[Puppet - Bug #11381] puppetmaster death spiral under passenger -- document the needs!

tickets Wed, 14 Dec 2011 11:26:21 -0800

Issue #11381 has been updated by Jo Rhett.


Eric Shamow wrote:
> If they're leaking memory they might.  The spare processes could be coming 
> from anywhere in that ecosystem - in fact Puppet is the least likely source.  
> Before you hit Puppet you've got Apache, Passenger, and Ruby itself all 
> trying to interact.

Well they run under the puppet user so I would expect that they are started by 
the puppetmaster running under passenger.  Apache wouldn't be starting ruby 
processes.  But yes this is what we should be investigating, and what I'd like 
to get to the bottom of.
 
> This is a feature you can certainly request (the ability to pass something 
> like --nosplay to the agent)

Already did.

>  If the issue is load when all the clients hit simultaneously, how does 
> turning off splay when you kick help you?  It'll likely bring your master to 
> its knees if it's struggling now.

We kick at most 25 hosts at a time, and usually 10.  What we want is for all 10 
to come into a new state very fast.  Given that puppetmaster is running with 
15-17 idle processes the vast majority of the time, there's more than enough 
headroom for that.  The problem is not 10 or 20 systems hitting in the same 
minute -- this works rather well.  The problem is 350 systems all hitting in 
the same minute.
 
> In general splay and kick address two different use cases - one for very 
> large scale, the other for targeted deployment.

Good -- because's that is exactly what we are looking for.  But right now splay 
prevents timely targeted deployment.  If splay would apply to the normal checks 
but be ignored for puppet kick, then it would meet your own description above.

>  The solution we've introduced as a middle ground is Mcollective, which is 
> not so much a separate technology as an addition to the Puppet ecosystem.

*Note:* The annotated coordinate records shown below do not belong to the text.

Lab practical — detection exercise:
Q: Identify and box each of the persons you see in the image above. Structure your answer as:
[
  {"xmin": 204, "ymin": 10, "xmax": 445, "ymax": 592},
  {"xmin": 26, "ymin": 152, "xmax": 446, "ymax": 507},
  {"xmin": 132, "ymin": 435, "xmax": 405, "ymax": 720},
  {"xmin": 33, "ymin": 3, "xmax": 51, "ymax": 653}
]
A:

Great, but I don't have time to learn it while the puppetmaster is falling over 
and are tools aren't working.  Hearing that puppet isn't intended to work 
without mco is something that is likely to produce a fairly negative response 
here: why implement something else that may be equally broken?
 
> I understand about not having the time to learn Mcollective, but it's also 
> reasonable for us to say "you need to do things this way in order to achieve 
> your goal."  It's like driving your car in first gear...you may wish to avoid 
> learning how to shift into second, but then the scope of what you can 
> accomplish is limited.

That's not apples to apples.  If I buy a car with 6 gears in it, yes I need to 
learn to drive the car.  If there was something I wasn't doing right in the 
puppet deployment then I need to learn to fix it. (and there likely is!)  But 
if I buy a car and learn how to accelerate, but find that brakes are not 
included... it's a problem.  You're basically telling me that I need something 
beyond the car, not included in the car buying package, to make puppet work at 
all.
 
> Mcollective isn't orthogonal.  The more accurate analogy would be if the Ruby 
> developers said "try this library we provide which solves all your issues."  
> If you don't have time to learn that library, it's reasonable for the Ruby 
> developers to do their best to help you while reminding you that your 
> solution is non-optimal.

I totally agree with this.  But I have a political and organization constraints 
under which I can have the company invest in new technologies, and right now 
puppet isn't providing a lot of stable ground to stand on for investing in 
another technology.  There are competing groups within my team who want to use 
Windows-based technologies or just not use any such system and do it by hand.  
Saying "oh, this was never intended to work without also that" won't make a 
strong argument.

"This works great" and "this other thing will give us even more" are great 
arguments.  I'd intended to start the mco discussion from that stand.
 
> Puppet is known stable at a far larger scale than what you're dealing with, 
> so what we need to do is find a way to get your deployment functioning 
> properly.

I am aware of this.  This is why I am so baffled at a total empty silence when 
I ask the question: why are 350 systems all choosing the same moment to 
connect?  Someone at PL has got to know why this is.
 
> You are dealing with lots of moving parts, and it is reasonable when one of 
> those parts is known defective for a company to say "we won't work with you 
> to fix that part, but rather recommend replacing it with another" - 
> particularly when the new part is freely available.  Put simply, it isn't 
> worth the engineering effort to try and debug a memory issue with a new 
> Passenger, Apache, and Puppet against a version of Ruby that is ~ 6 years 
> old, when a supported and current version is easily available.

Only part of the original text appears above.